Paradossalmente è proprio Salome che non andrebbe più pensata come “Salome”. Su Medici.tv (vista l’ampiezza del catalogo, l’abbonamento è vitale almeno quanto Netflix) si può verificare come Franz Welser-Möst a Salisburgo abbia rivisto completamente il concetto di espressionismo. Tanto che persino l’atto unico di Strauss diventa un lavoro trasparente, lirico, quasi di conversazione. Insomma, nessuna discontinuità con le Arabelle e i Rosenkavalier che verranno: è solo un pregiudizio di tradizione. In sintesi, pare che l’espressionismo in musica, per come pensavamo di conoscerlo, oggi sia proprio fuori moda. Sempre a meno che Barenboim non decida di dirigere Cherubini. 

La nevrosi delle tragedie antiche si ritrova anche nelle Bassaridi di Henze, tratto dalle Baccanti di Euripide, che quel geniaccio di Barrie Kosky ha presentato quasi in forma di concerto, dimostrando che il semiscenico, quando lo si sa fare, può essere persino più efficace di una messinscena normale. Nel video si vede che Kosky ha trasformato la sua Komische Oper in una sorta di anfiteatro: una struttura a gradini incorniciata da alte mura e una passerella attorno alla buca d’orchestra. E nel corso dell’opera si avverte un senso crescente di violenza orgiastica, soprattutto grazie alle coreografie che preparano a un finale potente, oltre che disturbante.

Per farsi passare tutta questa inquietudine novecentesca c’è una sola soluzione: Rossini, ovviamente, uno dei protagonisti assoluti dello streaming in quarantena grazie ai numerosi appuntamenti del Rossini Opera Festival, una delle prime istituzioni a essersi messa in gioco dopo il fatal decreto. E qui la partecipazione dei melomani in quarantena non ha nulla da invidiare a quella dei tifosi davanti a una partita di calcio, tenuto conto che bisogna precipitarsi a vedere l’opera prima che scadano le ventiquattr’ore concesse per il link. Così non è improbabile ritrovarsi a guardarla contemporaneamente ad altri amici, con cui diventa essenziale mandarsi messaggi a non finire per commentare le gag messe in scena da Damiano Michieletto nella Scala di seta, o le meraviglie vocali di Aldrich, Flórez, Kunde, Esposito e Pizzolato nella Zelmira, o ancora lo sconvolgente finale del Mosè che Vick ambienta non in Egitto ma in Cisgiordania, per non parlare di quel vero e proprio “Trivial” rossiniano che è Sigismondo, magnifico copia-incolla di brani provenienti da altre opere, ma che sembrano tutti nati apposta per questa, anche grazie alla direzione di Michele Mariotti.
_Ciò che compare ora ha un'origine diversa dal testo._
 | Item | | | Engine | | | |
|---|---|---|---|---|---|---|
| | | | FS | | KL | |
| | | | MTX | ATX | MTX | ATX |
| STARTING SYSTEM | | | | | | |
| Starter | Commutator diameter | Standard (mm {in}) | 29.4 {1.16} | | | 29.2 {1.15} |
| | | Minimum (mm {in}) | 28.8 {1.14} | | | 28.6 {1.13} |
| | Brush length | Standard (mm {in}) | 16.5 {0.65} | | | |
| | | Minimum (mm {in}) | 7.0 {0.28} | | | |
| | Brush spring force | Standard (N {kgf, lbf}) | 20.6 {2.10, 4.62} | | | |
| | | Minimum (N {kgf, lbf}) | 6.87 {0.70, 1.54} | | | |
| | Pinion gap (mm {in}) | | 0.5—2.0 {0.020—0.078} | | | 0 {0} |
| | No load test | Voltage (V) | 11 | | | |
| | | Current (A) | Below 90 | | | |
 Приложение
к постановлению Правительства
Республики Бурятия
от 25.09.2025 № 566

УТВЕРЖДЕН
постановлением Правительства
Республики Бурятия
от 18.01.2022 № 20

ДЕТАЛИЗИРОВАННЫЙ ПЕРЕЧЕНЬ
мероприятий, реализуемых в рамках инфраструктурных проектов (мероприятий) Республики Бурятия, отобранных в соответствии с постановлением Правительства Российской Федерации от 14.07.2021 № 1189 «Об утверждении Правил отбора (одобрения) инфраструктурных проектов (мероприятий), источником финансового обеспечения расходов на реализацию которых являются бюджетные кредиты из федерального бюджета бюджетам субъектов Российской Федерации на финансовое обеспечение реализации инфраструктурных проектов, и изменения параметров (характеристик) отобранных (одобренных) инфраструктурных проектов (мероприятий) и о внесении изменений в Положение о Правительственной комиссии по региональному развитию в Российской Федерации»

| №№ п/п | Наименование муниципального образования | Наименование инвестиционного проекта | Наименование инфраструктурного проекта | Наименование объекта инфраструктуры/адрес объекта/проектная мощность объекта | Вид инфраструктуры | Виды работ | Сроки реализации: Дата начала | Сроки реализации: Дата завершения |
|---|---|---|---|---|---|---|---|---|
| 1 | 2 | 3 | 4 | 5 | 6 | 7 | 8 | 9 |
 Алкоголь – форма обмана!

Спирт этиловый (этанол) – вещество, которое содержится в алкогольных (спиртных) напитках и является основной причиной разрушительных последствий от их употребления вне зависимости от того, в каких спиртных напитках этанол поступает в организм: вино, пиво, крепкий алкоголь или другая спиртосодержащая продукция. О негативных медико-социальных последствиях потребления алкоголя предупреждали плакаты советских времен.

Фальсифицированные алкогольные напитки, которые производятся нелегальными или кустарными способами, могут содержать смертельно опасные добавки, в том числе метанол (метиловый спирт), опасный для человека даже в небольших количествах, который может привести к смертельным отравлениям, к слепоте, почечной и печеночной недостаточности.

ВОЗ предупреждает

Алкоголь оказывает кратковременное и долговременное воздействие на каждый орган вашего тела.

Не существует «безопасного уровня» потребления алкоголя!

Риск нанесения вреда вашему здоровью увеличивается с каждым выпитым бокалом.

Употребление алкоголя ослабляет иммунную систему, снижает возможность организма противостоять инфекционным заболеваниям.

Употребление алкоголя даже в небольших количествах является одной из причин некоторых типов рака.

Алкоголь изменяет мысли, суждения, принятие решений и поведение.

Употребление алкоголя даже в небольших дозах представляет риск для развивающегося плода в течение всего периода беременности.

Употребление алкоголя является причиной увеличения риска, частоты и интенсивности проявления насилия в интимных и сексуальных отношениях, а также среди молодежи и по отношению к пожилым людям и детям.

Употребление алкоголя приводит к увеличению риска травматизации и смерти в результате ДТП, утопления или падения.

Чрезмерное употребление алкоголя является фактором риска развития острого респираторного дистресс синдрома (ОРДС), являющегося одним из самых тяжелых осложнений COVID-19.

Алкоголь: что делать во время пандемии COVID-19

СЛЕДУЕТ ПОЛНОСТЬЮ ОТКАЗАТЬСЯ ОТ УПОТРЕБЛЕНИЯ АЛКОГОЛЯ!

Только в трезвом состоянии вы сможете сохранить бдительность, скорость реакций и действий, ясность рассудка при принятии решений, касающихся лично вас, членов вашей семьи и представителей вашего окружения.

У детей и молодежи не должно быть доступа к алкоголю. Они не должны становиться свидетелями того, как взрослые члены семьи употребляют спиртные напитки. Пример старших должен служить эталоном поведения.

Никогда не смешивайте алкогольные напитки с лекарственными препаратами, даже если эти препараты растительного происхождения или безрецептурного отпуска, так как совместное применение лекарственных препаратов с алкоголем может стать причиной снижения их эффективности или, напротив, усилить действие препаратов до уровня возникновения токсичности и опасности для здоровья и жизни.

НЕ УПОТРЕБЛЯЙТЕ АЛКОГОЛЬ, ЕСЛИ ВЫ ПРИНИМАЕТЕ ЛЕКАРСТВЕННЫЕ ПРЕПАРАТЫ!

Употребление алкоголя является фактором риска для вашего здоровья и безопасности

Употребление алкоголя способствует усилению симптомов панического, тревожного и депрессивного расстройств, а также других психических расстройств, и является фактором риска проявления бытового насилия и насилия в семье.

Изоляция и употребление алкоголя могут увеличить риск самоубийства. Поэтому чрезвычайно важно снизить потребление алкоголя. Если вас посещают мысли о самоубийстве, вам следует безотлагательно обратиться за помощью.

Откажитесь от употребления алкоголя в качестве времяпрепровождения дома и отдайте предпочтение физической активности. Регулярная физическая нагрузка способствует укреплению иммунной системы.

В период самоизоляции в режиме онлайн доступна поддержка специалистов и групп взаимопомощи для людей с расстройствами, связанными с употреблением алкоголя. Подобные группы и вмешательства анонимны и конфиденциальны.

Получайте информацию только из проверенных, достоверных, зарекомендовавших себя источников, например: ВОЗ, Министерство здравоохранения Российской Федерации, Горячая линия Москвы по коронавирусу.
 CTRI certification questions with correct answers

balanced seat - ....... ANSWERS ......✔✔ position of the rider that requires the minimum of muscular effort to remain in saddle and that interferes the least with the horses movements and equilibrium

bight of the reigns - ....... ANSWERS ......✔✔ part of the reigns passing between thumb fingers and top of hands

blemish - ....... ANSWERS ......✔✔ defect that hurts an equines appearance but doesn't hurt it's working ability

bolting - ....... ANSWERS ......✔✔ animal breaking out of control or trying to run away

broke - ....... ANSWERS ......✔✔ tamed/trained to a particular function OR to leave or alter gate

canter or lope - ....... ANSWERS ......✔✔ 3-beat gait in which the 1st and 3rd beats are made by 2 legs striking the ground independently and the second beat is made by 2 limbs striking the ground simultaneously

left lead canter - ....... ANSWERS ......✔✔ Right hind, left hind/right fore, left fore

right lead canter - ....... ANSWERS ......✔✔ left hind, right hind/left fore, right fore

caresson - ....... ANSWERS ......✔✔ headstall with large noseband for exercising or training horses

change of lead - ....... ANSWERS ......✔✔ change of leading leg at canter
Il prossimo appuntamento è il 2 aprile con Matilde di Shabran. In streaming naturalmente.

Alla fine anche la Scala, tra le Götterdämmerung e i Trovatori, ha scoperto le sue carte rossiniane: con La gazza ladra diretta da Chailly qualche anno fa, ma soprattutto con il mitico Viaggio a Reims di Ronconi, ironica rappresentazione di un gruppo di persone, oserei dire un assembramento, rimaste bloccate nel bel mezzo del loro viaggio. Una condizione che normalmente starebbe tra Sartre e Buñuel, ma che a questo punto è comune a più di metà della popolazione mondiale. E chissà che non sia un po’ catartico ascoltarsi la contessa di Folleville cantare “Partir, o ciel! Desio”.